Global events scenario

Manage global events in an account and route them to the location of your choice.

If you manage auditing events through Activity Tracker Event Routing event search instances in the account, global events are automatically routed to the instance in Frankfurt. However, you can configure Activity Tracker Event Routing to configure the Activity Tracker Event Routing instance of your choice where you can manage global events.

For example,

  • You run your business in IBM Cloud across multiple regions such as us-south, us-east, ca-tor, au-syd, and br-sao.
  • You want to collect global events in a different location from Frankfurt. Notice that Frankfurt is the location where global events are available if you configure Activity Tracker Event Routing event search in the account to manage auditing events in the account.

In this example, to configure Activity Tracker Event Routing for your account, you must define your account settings, targets and routes as follows:

  • You must set your account Metadata region primary setting to any of the supported Activity Tracker Event Routing regions in IBM Cloud. For example, you can set it to us-east.

  • You must set your account Permitted target region to the region where you want to define the target resource that indicates the Activity Tracker Event Routing instance where global events are routed. Consider setting it to the same location as the metadata region.

  • You must define 1 target of type logdna to store your global auditing events.

  • You must not set a default target to allow the default flows that route events for all regions to continue routing auditing events to each Activity Tracker Event Routing instance in each region.

  • You must define 1 route to configure the account to route global auditing events to the Activity Tracker Event Routing instance of your choice.

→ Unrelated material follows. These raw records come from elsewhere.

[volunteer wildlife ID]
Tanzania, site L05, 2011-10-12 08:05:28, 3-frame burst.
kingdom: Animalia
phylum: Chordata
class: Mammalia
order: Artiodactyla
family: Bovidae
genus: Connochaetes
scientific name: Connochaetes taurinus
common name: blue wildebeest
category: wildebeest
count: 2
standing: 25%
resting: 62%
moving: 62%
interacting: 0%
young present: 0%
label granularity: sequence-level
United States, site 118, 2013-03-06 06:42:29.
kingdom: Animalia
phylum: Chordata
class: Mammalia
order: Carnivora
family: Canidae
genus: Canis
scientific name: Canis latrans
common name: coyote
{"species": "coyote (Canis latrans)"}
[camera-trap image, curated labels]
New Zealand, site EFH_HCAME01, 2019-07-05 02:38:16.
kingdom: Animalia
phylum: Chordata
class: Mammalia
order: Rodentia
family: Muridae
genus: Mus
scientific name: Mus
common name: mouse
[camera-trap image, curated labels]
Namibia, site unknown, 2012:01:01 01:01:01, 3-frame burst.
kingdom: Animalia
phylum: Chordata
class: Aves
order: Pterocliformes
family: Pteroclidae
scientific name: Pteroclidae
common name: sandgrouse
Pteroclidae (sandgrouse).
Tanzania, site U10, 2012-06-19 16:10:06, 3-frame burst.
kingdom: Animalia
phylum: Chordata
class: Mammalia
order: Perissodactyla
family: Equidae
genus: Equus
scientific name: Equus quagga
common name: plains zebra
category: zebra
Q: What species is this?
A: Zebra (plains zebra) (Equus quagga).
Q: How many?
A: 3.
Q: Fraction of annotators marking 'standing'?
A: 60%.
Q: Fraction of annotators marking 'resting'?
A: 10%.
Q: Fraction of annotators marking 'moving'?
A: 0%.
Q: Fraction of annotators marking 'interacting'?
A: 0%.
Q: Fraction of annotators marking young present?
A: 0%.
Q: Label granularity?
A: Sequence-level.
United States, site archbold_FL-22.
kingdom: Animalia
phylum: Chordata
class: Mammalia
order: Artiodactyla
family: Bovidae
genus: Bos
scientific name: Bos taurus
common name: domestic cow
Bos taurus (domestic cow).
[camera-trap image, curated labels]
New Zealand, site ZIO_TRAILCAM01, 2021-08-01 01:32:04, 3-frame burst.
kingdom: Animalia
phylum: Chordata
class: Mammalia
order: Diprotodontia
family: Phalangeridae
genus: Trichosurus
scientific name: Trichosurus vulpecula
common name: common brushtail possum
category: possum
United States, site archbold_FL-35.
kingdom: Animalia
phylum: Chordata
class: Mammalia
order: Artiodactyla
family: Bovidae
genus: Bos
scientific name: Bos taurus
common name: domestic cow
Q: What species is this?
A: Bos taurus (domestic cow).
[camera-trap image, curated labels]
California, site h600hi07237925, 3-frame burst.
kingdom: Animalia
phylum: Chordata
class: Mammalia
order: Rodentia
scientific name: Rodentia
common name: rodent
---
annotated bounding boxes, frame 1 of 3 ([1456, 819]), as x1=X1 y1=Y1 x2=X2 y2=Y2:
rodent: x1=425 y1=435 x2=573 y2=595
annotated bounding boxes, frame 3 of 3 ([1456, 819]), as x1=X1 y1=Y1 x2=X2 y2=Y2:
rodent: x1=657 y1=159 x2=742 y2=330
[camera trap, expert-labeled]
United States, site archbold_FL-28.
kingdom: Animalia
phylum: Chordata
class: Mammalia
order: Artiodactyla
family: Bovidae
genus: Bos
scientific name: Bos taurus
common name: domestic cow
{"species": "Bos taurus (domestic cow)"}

    For example, you can define a route with the following rule:

    [
      {
         "locations":[
            "global"
         ],
         "target_ids":[
            "<LOGDNA TARGET ID 1>"
         ]
      }
    ]
    

Your account settings would look like:

ibmcloud atracker setting get
OK
IBM Cloud Activity Tracker settings
Metadata region primary:                             us-east
Default targets:                                     []
Permitted target regions:                            [us-east]
Private api endpoint only:                           false
API version:                                         2

Your target would look like:

ibmcloud atracker target ls
Listing IBM Cloud Activity Tracker targets for all regions...
OK
Name                       ID                                     Region     Type                   Service to Service Enabled   CreatedAt                  UpdatedAt
target-logdna              <LOGDNA TARGET ID 1>                   us-east    logdna                 -                            2022-05-16T17:16:05.234Z   2022-05-16T17:16:05.234Z

Data Lake scenario

You can choose any of the following options to send auditing events to a data lake:

  • Configure your account to route auditing events to Activity Tracker Event Routing hosted event search instances. Stream the events to Event Streams, and then, send them to a data lake. You can filter the data to be streamed to the data lake.

    Simplify the Activity Tracker Event Routing hosted event search configuration so only 1 instance needs to be configured to feed auditing events to Event Streams.

  • Configure Activity Tracker Event Routing in your account to route auditing events directly to an IBM Cloud Object Storage data lake.

    Use this option for Financial Services Cloud workloads where end-to-end compliance is required.